À contrecoeur, le gouvernement Higgs a fini par se résoudre à imposer un plafond de 3,8% sur les hausses de loyer, bon pour cette année seulement. Il n’a toujours pas fait savoir si celui-ci sera renouvelé l’année prochaine.

Ça ne regarde pas bien. La semaine dernière, celle qui était alors ministre de Service NB, Mary Wilson, a été envoyée à l’abattoir. Elle s’est présentée devant les médias afin de répéter le message de son chef, c’est-à-dire que le plafonnement des loyers ne fonctionne pas puisqu’il n’a pas permis de régler le manque de logement abordable.

Mal préparée, elle a été incapable de justifier cette déclaration qui ne fait bien sûr aucun sens. Le contrôle des loyers a pour objectif de protéger les locataires contre les hausses arbitraires et injustifiées, pas de régler le problème du manque de logement abordable. Mme Wilson n’a par ailleurs pas pu indiquer quelles informations le gouvernement analyse pour décider si le plafonnement sera renouvelé.

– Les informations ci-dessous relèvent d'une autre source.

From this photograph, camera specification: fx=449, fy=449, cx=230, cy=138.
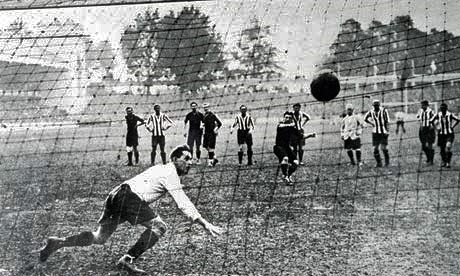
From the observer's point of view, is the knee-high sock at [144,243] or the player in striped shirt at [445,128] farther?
the player in striped shirt at [445,128]

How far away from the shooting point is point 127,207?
16.5 feet

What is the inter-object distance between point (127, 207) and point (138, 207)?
0.12 m

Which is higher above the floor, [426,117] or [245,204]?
[426,117]

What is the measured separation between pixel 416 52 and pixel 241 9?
32.4 meters

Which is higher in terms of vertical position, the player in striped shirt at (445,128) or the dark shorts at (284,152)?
the player in striped shirt at (445,128)

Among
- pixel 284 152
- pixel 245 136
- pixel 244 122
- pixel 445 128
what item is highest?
pixel 445 128

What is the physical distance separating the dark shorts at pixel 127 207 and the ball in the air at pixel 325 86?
3.13 metres

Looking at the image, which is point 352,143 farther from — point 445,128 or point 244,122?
point 244,122

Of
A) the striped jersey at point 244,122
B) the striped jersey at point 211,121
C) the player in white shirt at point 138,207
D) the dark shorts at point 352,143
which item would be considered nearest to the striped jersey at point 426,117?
the dark shorts at point 352,143

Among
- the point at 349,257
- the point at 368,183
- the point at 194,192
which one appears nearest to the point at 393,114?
the point at 368,183

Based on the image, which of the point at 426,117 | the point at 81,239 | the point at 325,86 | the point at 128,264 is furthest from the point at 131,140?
the point at 128,264

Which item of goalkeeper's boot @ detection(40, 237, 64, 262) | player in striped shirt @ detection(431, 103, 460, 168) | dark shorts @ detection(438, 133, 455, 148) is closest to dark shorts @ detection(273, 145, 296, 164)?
player in striped shirt @ detection(431, 103, 460, 168)

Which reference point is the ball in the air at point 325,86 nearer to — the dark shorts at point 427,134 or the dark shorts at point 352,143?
the dark shorts at point 352,143

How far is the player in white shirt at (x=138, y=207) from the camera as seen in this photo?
5.04 m
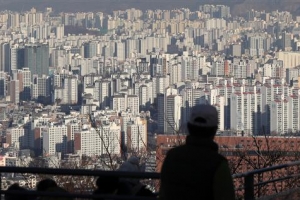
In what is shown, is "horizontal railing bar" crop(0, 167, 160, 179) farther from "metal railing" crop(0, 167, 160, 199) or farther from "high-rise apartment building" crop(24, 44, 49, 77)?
"high-rise apartment building" crop(24, 44, 49, 77)

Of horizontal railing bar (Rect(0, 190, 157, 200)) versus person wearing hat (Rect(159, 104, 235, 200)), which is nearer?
person wearing hat (Rect(159, 104, 235, 200))

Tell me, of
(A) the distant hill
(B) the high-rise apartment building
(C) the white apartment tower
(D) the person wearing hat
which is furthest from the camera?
(A) the distant hill

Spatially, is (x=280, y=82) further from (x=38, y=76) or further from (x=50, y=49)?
(x=50, y=49)

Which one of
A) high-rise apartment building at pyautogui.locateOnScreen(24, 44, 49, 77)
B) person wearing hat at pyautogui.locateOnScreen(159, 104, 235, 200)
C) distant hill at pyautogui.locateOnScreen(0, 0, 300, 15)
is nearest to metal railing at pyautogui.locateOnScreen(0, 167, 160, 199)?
person wearing hat at pyautogui.locateOnScreen(159, 104, 235, 200)

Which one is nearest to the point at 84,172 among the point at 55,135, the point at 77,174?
the point at 77,174

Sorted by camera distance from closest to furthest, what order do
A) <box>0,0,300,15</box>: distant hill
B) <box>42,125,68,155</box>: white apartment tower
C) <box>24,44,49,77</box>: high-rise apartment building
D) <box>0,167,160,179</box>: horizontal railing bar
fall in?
<box>0,167,160,179</box>: horizontal railing bar → <box>42,125,68,155</box>: white apartment tower → <box>24,44,49,77</box>: high-rise apartment building → <box>0,0,300,15</box>: distant hill

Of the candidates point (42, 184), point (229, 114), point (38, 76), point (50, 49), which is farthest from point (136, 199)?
point (50, 49)

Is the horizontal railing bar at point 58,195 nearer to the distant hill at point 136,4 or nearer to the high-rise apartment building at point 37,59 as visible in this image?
the high-rise apartment building at point 37,59

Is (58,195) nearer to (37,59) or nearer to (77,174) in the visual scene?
(77,174)
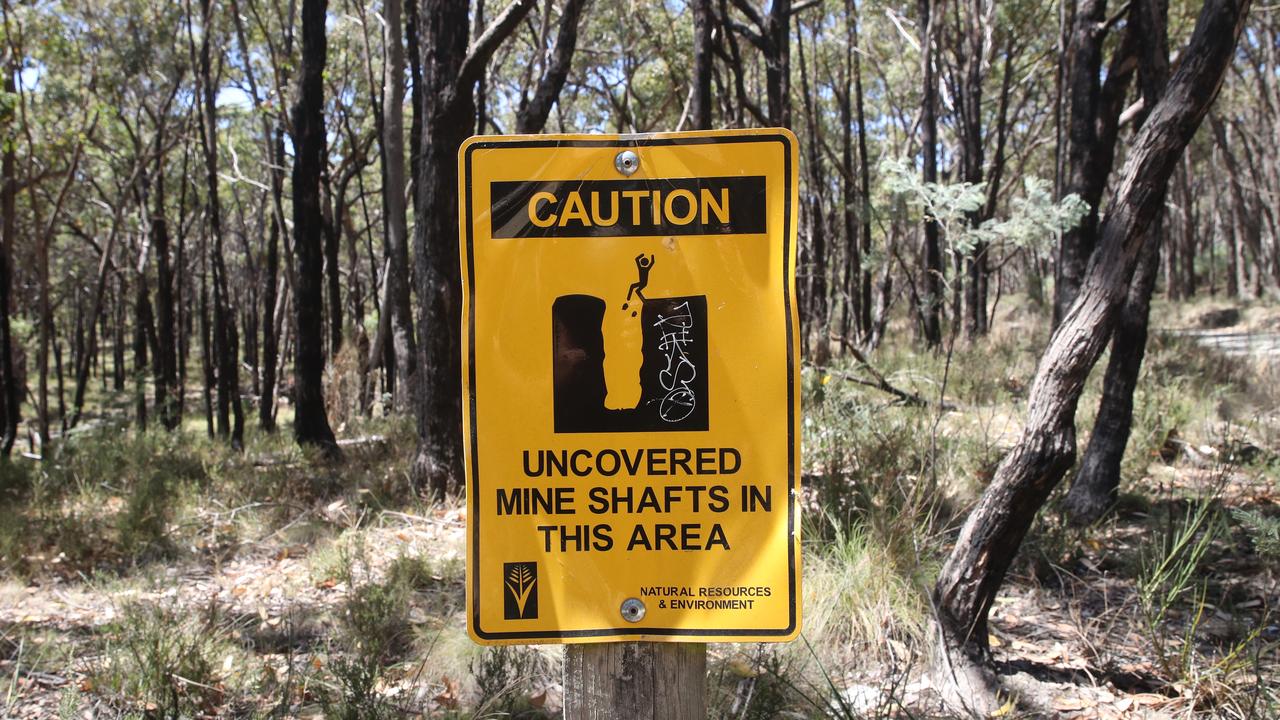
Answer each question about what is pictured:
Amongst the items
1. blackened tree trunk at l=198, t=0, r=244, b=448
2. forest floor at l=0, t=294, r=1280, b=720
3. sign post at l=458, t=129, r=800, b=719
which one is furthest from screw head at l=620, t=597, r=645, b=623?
blackened tree trunk at l=198, t=0, r=244, b=448

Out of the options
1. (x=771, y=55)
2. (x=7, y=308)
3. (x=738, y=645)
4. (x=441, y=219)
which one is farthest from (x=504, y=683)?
(x=7, y=308)

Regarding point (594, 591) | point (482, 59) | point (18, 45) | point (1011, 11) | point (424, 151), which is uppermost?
point (1011, 11)

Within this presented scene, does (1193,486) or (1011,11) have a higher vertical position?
(1011,11)

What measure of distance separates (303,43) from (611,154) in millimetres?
8327

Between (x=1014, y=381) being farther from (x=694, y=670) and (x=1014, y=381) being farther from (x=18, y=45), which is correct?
(x=18, y=45)

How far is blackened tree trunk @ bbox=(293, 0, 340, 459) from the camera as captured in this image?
28.3ft

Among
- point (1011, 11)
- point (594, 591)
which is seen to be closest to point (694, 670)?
point (594, 591)

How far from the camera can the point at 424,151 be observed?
628 cm

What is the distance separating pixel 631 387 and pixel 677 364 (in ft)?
0.30

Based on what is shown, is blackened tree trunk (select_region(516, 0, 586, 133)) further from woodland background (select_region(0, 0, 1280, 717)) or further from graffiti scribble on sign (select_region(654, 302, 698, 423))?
graffiti scribble on sign (select_region(654, 302, 698, 423))

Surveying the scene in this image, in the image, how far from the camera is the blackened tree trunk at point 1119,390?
516 cm

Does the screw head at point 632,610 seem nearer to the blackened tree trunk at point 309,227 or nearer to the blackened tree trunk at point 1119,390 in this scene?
the blackened tree trunk at point 1119,390

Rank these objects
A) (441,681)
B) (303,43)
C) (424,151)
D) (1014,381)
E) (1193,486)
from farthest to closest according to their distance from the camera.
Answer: (1014,381), (303,43), (424,151), (1193,486), (441,681)

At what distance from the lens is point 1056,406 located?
3.34 m
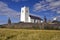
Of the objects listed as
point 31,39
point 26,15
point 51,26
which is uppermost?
point 26,15

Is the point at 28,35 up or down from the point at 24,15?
down

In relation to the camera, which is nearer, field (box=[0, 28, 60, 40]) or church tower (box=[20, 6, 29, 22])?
field (box=[0, 28, 60, 40])

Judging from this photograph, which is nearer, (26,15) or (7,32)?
(7,32)

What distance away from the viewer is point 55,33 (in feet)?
32.3

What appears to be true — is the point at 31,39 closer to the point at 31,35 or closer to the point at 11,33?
the point at 31,35

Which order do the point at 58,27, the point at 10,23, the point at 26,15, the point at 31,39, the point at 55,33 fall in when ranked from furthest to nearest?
the point at 26,15
the point at 10,23
the point at 58,27
the point at 55,33
the point at 31,39

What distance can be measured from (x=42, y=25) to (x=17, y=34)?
10.8 feet

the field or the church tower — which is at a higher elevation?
the church tower

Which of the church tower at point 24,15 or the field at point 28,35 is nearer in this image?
the field at point 28,35

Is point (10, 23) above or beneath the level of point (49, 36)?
above

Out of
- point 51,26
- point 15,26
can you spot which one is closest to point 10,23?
point 15,26

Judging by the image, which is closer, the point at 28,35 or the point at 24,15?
the point at 28,35

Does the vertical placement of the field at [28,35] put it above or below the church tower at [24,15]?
below

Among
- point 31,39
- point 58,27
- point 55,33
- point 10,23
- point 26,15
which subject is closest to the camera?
point 31,39
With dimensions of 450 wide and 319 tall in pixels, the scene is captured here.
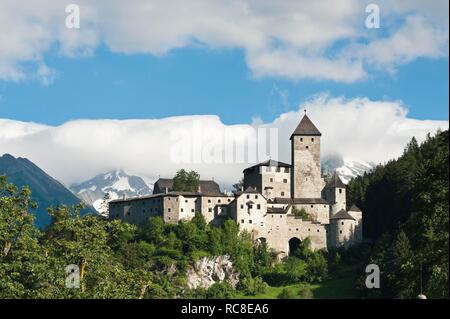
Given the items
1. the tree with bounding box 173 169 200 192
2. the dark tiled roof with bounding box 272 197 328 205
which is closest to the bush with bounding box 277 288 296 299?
the dark tiled roof with bounding box 272 197 328 205

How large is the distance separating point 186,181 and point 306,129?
15400 mm

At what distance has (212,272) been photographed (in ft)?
315

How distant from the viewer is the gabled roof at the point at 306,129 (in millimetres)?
107100

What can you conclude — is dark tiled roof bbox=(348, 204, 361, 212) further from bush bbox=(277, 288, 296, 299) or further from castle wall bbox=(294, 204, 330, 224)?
bush bbox=(277, 288, 296, 299)

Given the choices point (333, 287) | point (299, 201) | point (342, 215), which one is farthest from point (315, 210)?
point (333, 287)

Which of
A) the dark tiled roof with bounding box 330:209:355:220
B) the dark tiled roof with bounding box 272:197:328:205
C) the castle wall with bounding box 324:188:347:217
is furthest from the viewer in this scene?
the castle wall with bounding box 324:188:347:217

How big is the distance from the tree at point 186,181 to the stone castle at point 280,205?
0.93m

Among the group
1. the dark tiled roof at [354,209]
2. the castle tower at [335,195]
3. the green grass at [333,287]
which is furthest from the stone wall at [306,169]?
the green grass at [333,287]

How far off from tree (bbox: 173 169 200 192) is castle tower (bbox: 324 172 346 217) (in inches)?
594

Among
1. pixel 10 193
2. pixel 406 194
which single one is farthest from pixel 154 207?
pixel 10 193

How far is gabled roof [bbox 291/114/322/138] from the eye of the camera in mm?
107100

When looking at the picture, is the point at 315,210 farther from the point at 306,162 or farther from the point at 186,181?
the point at 186,181

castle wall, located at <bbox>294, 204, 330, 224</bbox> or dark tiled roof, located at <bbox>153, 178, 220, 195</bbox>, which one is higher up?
dark tiled roof, located at <bbox>153, 178, 220, 195</bbox>
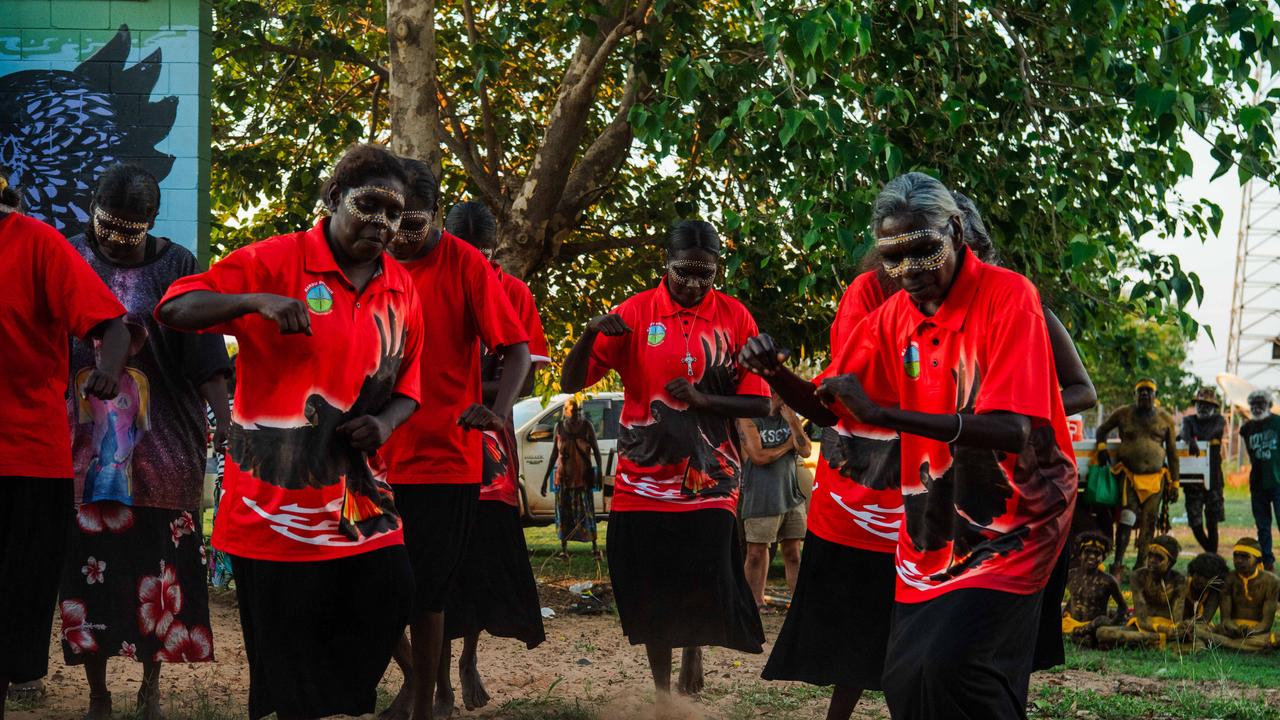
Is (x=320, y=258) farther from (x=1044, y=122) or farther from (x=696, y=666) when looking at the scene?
(x=1044, y=122)

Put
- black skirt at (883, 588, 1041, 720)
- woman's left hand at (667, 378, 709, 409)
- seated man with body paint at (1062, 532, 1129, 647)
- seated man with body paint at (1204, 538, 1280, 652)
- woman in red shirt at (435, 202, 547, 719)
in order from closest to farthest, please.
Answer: black skirt at (883, 588, 1041, 720)
woman's left hand at (667, 378, 709, 409)
woman in red shirt at (435, 202, 547, 719)
seated man with body paint at (1204, 538, 1280, 652)
seated man with body paint at (1062, 532, 1129, 647)

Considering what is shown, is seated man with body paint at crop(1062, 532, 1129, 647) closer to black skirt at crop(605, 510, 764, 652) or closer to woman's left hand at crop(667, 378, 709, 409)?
black skirt at crop(605, 510, 764, 652)

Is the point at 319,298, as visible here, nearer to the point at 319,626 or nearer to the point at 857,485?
the point at 319,626

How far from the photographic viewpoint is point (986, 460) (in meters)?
3.47

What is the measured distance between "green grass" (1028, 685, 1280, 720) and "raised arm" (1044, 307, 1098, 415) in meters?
2.80

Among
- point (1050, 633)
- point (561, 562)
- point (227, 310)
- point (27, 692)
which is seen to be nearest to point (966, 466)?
point (1050, 633)

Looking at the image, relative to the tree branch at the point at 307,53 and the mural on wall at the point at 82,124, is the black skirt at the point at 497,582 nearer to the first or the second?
the mural on wall at the point at 82,124

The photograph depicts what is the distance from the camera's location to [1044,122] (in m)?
8.00

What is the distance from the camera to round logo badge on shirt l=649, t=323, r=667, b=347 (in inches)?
238

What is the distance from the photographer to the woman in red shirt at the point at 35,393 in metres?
4.27

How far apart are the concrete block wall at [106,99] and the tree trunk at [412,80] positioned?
1681 mm

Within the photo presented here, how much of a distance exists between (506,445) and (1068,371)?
109 inches

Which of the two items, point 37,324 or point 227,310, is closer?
point 227,310

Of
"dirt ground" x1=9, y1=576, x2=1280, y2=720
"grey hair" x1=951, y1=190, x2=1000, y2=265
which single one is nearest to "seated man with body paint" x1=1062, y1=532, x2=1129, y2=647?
"dirt ground" x1=9, y1=576, x2=1280, y2=720
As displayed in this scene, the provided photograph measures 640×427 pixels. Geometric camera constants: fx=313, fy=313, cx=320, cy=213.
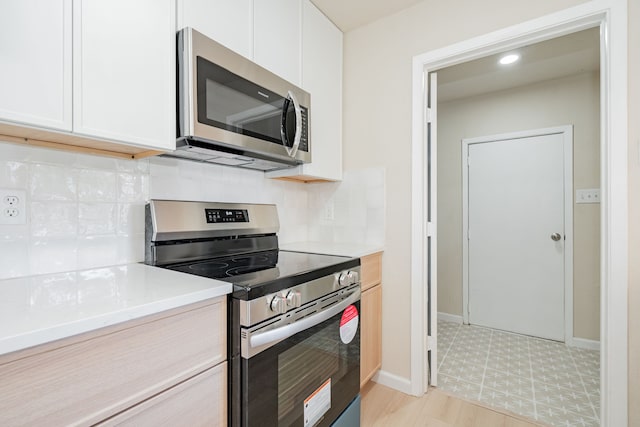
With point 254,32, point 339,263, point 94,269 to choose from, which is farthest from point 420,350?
point 254,32

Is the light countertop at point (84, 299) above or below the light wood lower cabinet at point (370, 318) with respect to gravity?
above

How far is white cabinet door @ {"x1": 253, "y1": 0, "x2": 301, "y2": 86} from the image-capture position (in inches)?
59.0

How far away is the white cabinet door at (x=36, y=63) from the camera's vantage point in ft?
2.64

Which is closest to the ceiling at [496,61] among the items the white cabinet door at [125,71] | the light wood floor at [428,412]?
the white cabinet door at [125,71]

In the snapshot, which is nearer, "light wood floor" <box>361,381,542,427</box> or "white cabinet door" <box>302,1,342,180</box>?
"light wood floor" <box>361,381,542,427</box>

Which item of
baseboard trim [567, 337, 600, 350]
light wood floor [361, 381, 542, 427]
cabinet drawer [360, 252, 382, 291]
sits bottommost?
light wood floor [361, 381, 542, 427]

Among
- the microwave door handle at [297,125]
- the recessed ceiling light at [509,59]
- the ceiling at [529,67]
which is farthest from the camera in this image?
the recessed ceiling light at [509,59]

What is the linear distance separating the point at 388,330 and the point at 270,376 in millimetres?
1130

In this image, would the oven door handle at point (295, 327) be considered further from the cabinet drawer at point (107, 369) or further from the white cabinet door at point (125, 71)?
the white cabinet door at point (125, 71)

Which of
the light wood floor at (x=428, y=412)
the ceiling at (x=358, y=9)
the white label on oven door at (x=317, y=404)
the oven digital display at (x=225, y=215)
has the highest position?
the ceiling at (x=358, y=9)

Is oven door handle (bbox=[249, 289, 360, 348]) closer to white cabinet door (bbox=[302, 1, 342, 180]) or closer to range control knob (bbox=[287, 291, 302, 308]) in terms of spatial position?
range control knob (bbox=[287, 291, 302, 308])

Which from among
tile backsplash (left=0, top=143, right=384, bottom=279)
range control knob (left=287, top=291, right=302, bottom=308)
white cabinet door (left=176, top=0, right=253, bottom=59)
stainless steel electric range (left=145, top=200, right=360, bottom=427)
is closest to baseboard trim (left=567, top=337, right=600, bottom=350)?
stainless steel electric range (left=145, top=200, right=360, bottom=427)

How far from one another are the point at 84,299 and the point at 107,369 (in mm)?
194

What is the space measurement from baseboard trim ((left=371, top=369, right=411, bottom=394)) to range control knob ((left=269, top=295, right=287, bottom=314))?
1243mm
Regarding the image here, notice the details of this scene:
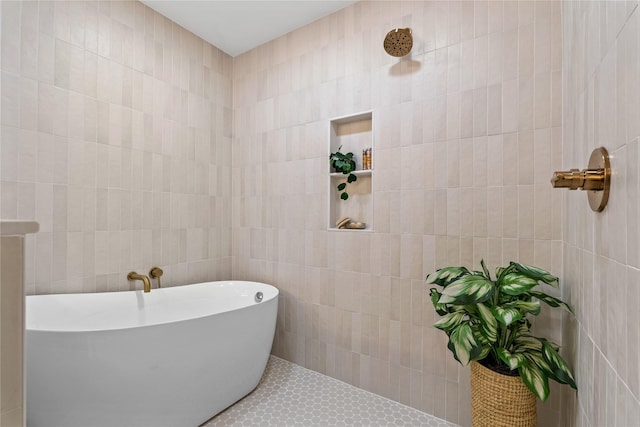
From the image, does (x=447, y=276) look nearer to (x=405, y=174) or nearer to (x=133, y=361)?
(x=405, y=174)

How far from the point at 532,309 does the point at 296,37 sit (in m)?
2.37

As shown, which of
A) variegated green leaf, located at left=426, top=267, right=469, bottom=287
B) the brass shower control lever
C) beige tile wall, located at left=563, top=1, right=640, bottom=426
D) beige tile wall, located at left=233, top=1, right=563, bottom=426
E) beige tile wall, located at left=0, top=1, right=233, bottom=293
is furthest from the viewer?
beige tile wall, located at left=0, top=1, right=233, bottom=293

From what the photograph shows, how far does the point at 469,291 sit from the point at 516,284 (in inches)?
7.9

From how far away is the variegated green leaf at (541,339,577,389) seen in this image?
1106mm

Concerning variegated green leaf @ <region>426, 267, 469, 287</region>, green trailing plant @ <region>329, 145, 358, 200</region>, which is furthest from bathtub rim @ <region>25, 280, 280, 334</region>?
variegated green leaf @ <region>426, 267, 469, 287</region>

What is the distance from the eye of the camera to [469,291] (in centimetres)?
117

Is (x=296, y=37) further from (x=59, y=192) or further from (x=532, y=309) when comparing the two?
(x=532, y=309)

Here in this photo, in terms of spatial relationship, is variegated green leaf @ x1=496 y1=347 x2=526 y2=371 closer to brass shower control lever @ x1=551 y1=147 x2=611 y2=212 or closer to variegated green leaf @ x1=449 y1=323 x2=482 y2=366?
variegated green leaf @ x1=449 y1=323 x2=482 y2=366

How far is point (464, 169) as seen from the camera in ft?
5.55

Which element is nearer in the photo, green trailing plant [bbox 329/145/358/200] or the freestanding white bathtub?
the freestanding white bathtub

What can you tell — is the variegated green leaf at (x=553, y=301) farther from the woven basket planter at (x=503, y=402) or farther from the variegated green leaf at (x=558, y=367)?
the woven basket planter at (x=503, y=402)

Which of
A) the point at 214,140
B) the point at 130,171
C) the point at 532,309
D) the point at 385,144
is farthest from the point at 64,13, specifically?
the point at 532,309

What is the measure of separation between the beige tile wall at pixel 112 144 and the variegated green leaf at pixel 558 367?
2.31 m

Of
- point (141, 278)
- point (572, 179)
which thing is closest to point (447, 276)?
point (572, 179)
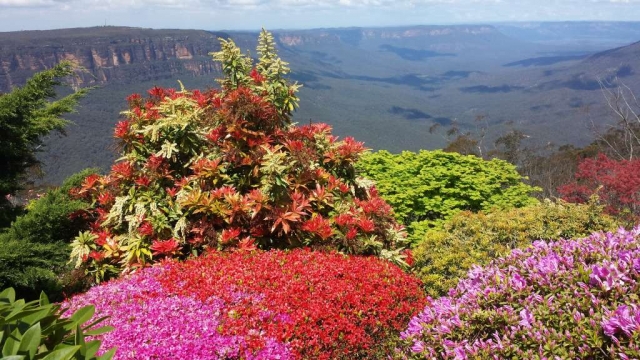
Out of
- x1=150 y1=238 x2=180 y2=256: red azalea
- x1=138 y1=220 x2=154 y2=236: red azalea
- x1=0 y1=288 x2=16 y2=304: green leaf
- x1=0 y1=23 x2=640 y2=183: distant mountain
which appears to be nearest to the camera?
x1=0 y1=288 x2=16 y2=304: green leaf

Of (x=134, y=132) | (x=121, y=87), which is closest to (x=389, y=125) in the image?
(x=121, y=87)

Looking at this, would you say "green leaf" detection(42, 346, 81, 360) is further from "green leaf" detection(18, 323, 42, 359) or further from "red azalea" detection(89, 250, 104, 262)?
"red azalea" detection(89, 250, 104, 262)

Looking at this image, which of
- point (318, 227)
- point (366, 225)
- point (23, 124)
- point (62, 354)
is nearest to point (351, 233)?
point (366, 225)

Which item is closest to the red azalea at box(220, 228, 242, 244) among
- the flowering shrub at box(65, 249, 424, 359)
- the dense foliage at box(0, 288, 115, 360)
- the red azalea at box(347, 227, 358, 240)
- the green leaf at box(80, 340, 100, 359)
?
the flowering shrub at box(65, 249, 424, 359)

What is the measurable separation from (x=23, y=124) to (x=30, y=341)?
4.50 metres

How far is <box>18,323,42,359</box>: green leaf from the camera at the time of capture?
62.4 inches

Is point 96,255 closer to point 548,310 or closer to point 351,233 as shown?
point 351,233

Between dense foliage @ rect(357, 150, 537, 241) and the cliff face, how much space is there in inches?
3047

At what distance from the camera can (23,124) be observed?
17.0ft

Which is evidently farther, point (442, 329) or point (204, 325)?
point (204, 325)

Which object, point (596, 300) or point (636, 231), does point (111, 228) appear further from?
point (636, 231)

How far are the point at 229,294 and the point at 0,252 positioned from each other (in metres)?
2.38

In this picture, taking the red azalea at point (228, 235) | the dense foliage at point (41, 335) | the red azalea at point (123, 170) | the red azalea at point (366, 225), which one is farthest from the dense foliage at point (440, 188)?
the dense foliage at point (41, 335)

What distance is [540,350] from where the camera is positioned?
2.38 m
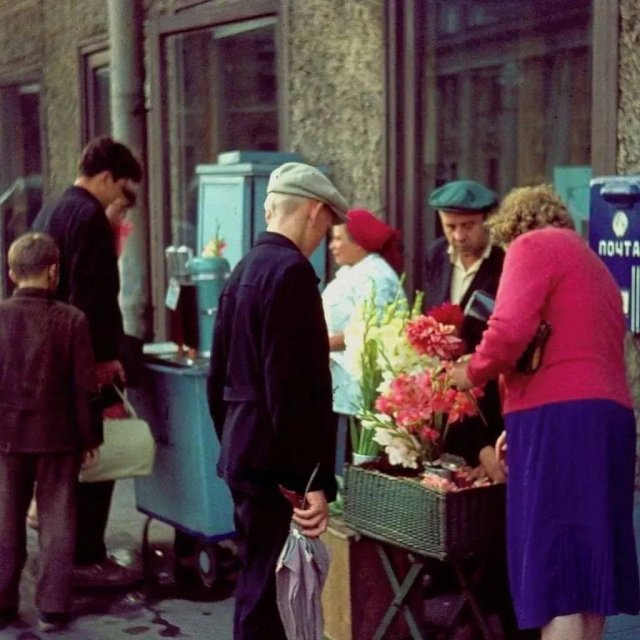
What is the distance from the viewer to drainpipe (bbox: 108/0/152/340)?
7.12 metres

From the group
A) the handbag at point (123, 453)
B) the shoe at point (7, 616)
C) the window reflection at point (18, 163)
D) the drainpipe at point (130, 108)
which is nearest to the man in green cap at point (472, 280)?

Cette débâcle laissait croire que la décision de ne pas renouveler le plafonnement a déjà été prise, et ce, bien au-dessus de la tête de Mme Wilson, et qu’aucune donnée statistique ne fera changer d’idée le premier ministre. Data my ass, pour reprendre une expression devenue virale au Nouveau-Brunswick.

Dès le lendemain, Mary Wilson perdait son poste de ministre de Service NB et était remplacée par Jill Green, laquelle s’est fait ajouter à son nouveau ministère la responsabilité du Logement.

Mme Green était auparavant titulaire du portefeuille des Transports et des Infrastructures. Elle est réputée avoir la confiance de Blaine Higgs. Le fait que le premier ministre lui ait confié la filière du Logement laisse croire pour la première fois qu’il prend cet enjeu au sérieux.

Nous saluons ce changement de ton. Jill Green n’hésite pas à parler de «crise» du logement, un mot qui était auparavant tabou au sein de ce gouvernement. Elle s’est engagée à soumettre ce qu’elle a qualifié de stratégie complète. À cela, nous répondons: enfin!

Il faut un programme d’incitatifs simple, efficace et suffisamment généreux pour convaincre un maximum de promoteurs immobiliers de construire des logements familiaux qui ne seront pas hors de prix.

D’ici à ce que la ministre Green livre la marchandise, elle doit maintenir le contrôle du prix des loyers, comme cela est déjà le cas dans la plupart des autres provinces. L’immobilisme du gouvernement Higgs dans ce dossier a coûté déjà bien assez cher aux locataires néo-brunswickois.